One may think: why not just impose your will, say "Christine, this is useless, I refuse to do it", but the anxiety will not disappear, and the relationship will be soured. She will ask somebody else to do it and then recriminate you. It is best to give the illusion that you are working in her favor, and then use that time for yourself.

There is a place for limits and even harshness, of course. A while ago the doorman called the phone and said a parcel had arrived, I said I'd pick it up in a while. My grandmother said "For Christ sakes just go pick it up now", I answered "I'm in the middle of scanning all this, you don't want the documents mixed up, do you?". She conceded.

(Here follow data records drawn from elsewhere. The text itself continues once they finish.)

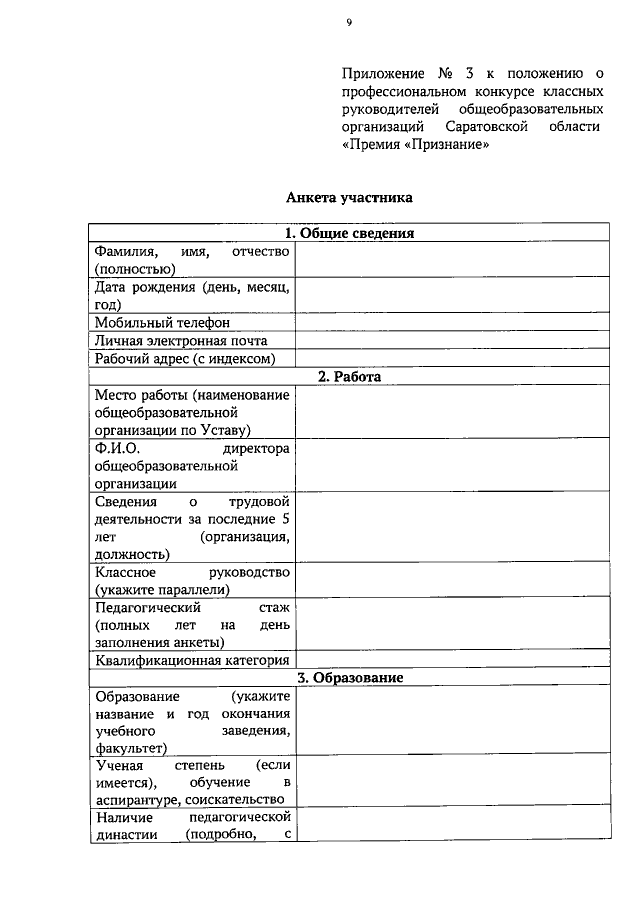 9

Приложение № 3 к положению о профессиональном конкурсе классных руководителей общеобразовательных организаций Саратовской области «Премия «Признание»

Анкета участника

| 1. Общие сведения | |
|---|---|
| Фамилия, имя, отчество (полностью) | |
| Дата рождения (день, месяц, год) | |
| Мобильный телефон | |
| Личная электронная почта | |
| Рабочий адрес (с индексом) | |
| 2. Работа | |
| Место работы (наименование общеобразовательной организации по Уставу) | |
| Ф.И.О. директора общеобразовательной организации | |
| Сведения о трудовой деятельности за последние 5 лет (организация, должность) | |
| Классное руководство (укажите параллели) | |
| Педагогический стаж (полных лет на день заполнения анкеты) | |
| Квалификационная категория | |
| 3. Образование | |
| Образование (укажите название и год окончания учебного заведения, факультет) | |
| Ученая степень (если имеется), обучение в аспирантуре, соискательство | |
| Наличие педагогической династии (подробно, с | |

However, there is great danger in fighting fire with fire, many of the people who have been victims of abuse become abusive themselves. The friend that came yesterday asked me how I was doing. "Terrible" I said, "Christine is getting more abusive by the day". She said that her first husband was abusive with her. It clicked, I had a girlfriend whom I also felt that kind of energy, she'd be harsh, unwilling to negotiate or make concession, unable to hear anything which she didn't like. She was also in an abusive relationship.

Even though the endgame has already been decided, there are still some moves that must play out for this period to be complete. I don't know yet what "slaying the dragon" means in this context, but I learn by the day.